Au niveau local, il existe de nombreux programmes destinés à aider les employeurs à combler l'écart entre l'offre et la demande. Par exemple, EmployIndy à Indianapolis fournit aux employeurs une plate-forme pour le partage de données sur les emplois et l'utilisation des informations du système de chômage pour faire correspondre les candidats. Divers programmes spécifiques à l'industrie, tels que le Subventions d'occasions professionnelles de la santé (HPOG) offrent une éducation et une formation qui ciblent les compétences et aptitudes recherchées.
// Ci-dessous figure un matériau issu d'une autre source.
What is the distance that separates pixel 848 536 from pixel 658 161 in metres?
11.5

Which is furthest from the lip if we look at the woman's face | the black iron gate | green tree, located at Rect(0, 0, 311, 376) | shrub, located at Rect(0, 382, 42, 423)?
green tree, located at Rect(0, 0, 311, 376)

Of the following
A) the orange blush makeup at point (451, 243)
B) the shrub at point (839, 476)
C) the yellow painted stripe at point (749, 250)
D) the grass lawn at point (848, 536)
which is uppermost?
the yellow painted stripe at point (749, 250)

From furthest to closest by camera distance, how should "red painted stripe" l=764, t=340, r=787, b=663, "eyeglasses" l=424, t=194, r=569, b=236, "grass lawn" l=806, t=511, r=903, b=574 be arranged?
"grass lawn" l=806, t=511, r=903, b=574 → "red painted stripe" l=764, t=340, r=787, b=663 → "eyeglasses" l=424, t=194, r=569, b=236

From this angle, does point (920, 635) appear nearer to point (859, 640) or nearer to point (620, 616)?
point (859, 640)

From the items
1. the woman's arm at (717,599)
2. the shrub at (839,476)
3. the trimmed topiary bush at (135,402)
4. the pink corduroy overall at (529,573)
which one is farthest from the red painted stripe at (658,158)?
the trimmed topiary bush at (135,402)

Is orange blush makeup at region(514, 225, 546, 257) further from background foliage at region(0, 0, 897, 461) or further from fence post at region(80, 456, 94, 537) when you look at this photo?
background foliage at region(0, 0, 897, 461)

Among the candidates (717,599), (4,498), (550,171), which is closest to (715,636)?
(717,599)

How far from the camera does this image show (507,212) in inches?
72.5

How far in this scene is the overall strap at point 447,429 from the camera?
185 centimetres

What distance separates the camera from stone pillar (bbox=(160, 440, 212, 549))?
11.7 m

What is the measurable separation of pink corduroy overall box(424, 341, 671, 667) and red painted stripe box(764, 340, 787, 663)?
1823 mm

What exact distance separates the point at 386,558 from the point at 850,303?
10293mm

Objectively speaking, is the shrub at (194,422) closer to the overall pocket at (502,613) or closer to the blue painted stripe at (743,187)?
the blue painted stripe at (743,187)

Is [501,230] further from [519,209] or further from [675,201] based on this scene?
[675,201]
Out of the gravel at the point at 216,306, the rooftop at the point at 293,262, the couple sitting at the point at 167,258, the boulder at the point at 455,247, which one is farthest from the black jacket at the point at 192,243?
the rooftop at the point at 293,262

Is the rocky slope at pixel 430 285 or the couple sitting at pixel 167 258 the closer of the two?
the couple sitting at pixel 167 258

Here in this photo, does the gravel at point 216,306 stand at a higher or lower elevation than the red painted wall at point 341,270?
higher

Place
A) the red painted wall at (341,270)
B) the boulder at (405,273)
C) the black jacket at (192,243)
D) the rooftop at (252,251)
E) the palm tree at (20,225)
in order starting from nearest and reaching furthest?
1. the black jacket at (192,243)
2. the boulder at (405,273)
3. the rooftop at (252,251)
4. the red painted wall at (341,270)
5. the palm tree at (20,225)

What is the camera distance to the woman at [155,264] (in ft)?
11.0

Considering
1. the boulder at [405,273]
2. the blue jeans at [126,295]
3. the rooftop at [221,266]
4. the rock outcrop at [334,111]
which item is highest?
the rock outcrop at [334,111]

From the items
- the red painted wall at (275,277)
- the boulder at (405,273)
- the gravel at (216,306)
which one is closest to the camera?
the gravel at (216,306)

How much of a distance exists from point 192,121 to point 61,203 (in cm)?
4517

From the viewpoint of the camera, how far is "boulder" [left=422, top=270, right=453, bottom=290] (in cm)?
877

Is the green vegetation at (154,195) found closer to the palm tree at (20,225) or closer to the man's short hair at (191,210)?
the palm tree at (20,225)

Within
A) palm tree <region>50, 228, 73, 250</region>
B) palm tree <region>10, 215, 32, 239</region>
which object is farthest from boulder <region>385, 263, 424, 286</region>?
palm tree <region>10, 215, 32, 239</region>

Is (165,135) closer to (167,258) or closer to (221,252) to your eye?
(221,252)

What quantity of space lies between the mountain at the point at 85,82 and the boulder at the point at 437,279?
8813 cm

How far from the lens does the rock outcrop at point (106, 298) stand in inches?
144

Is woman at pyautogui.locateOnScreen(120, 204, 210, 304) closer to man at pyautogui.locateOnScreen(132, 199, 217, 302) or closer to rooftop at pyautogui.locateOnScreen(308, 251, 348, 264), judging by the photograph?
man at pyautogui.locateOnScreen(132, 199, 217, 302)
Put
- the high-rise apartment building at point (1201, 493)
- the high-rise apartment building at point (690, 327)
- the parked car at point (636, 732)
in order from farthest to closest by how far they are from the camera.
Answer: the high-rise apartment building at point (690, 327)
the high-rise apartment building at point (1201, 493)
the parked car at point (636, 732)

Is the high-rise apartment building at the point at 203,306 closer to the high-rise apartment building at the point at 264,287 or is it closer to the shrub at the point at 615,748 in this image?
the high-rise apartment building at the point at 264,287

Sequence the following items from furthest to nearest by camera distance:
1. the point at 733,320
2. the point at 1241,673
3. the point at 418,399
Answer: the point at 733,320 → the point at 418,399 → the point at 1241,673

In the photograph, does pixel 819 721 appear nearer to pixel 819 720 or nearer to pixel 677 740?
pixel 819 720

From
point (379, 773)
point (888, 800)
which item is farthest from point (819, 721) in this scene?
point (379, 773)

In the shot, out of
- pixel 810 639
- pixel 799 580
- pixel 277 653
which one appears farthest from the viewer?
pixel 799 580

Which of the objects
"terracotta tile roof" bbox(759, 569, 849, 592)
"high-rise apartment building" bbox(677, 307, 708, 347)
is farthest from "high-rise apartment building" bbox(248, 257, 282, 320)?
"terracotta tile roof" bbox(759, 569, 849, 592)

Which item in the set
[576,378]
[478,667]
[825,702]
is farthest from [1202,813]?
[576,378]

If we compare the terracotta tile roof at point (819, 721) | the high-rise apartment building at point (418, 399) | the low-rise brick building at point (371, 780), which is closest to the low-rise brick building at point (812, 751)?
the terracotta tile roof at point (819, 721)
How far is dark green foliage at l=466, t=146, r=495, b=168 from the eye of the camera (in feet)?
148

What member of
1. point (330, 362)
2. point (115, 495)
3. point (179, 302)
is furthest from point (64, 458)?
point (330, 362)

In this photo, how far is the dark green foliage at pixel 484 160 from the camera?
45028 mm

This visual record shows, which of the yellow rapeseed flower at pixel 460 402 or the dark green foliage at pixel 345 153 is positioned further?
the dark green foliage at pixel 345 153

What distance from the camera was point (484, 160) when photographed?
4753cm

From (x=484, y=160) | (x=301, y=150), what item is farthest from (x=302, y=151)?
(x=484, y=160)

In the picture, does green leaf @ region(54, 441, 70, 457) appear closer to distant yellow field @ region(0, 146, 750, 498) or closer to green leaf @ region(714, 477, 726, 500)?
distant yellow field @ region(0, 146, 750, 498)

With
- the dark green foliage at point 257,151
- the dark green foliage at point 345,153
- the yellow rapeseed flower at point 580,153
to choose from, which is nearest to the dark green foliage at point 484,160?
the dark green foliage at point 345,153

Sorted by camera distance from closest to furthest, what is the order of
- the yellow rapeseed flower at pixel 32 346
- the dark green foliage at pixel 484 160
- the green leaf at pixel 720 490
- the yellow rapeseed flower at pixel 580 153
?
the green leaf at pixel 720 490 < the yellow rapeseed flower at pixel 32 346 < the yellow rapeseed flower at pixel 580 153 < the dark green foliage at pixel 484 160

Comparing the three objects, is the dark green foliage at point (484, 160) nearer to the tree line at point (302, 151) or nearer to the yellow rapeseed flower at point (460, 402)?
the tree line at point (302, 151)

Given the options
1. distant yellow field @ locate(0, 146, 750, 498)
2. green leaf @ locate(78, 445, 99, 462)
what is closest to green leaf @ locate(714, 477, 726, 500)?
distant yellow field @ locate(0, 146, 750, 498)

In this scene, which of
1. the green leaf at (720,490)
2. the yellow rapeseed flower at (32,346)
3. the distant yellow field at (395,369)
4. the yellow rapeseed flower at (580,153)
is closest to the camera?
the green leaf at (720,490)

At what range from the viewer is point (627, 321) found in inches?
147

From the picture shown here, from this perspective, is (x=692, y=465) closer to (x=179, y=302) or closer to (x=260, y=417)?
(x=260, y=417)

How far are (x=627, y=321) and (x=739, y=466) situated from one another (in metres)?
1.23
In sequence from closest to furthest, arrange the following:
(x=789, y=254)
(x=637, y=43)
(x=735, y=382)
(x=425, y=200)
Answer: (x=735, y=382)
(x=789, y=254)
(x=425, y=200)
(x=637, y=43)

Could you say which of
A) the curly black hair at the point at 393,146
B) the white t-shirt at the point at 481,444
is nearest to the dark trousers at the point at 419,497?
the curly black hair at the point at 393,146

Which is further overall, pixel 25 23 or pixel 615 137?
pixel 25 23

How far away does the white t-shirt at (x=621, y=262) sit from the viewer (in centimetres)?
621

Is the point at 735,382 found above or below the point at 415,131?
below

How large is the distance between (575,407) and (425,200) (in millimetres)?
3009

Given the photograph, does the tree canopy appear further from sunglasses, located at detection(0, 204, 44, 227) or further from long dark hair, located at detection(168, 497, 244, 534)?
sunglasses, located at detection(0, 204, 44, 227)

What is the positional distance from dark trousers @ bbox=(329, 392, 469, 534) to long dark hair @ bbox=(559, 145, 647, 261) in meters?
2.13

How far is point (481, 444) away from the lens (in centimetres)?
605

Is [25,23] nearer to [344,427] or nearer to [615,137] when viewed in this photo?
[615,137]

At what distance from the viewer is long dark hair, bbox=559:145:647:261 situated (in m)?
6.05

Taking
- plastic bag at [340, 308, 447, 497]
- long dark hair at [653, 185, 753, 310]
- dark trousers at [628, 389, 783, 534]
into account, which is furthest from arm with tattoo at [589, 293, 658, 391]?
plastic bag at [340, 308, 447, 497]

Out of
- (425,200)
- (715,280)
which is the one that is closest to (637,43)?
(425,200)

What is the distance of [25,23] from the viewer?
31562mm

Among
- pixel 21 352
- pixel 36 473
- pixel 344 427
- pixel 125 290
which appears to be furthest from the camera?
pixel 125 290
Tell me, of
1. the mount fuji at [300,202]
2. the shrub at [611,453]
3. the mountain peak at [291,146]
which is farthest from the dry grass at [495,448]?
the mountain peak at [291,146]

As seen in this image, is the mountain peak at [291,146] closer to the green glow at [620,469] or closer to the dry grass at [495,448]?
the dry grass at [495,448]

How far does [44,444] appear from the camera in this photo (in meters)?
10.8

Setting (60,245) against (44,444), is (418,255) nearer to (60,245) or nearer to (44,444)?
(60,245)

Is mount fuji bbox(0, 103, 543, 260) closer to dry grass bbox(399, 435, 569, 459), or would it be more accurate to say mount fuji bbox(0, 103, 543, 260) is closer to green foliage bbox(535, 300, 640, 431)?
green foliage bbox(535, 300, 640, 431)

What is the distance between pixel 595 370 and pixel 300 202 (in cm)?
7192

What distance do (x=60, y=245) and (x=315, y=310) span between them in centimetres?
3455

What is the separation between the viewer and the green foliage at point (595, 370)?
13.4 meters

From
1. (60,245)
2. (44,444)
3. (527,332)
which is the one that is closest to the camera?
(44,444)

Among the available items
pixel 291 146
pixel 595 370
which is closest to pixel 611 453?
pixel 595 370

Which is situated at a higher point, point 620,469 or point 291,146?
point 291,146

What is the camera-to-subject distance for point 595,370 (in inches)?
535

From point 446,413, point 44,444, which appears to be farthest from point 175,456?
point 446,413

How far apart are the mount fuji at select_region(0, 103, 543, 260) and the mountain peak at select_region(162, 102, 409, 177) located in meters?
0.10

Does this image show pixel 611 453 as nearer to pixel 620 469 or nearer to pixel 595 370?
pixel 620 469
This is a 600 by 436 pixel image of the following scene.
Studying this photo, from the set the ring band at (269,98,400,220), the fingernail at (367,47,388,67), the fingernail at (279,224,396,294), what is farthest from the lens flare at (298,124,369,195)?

De nombreux collèges communautaires se tournent également vers fournir aux étudiants une formation de la main-d'œuvre non créditée au lieu de degrés.

Ce sont de petites étapes, mais nous avons besoin de beaucoup plus grandes. Les États-Unis dépensent à peine 0,1% du PIB sur les programmes destinés à aider les adultes à trouver un nouvel emploi, soit un quart de plus que la moyenne des pays développés. Avec des déficits de plusieurs milliers de milliards, la volonté d'augmenter les dépenses est peut-être limitée, mais c'est un domaine dans lequel cela produirait des avantages majeurs à long terme.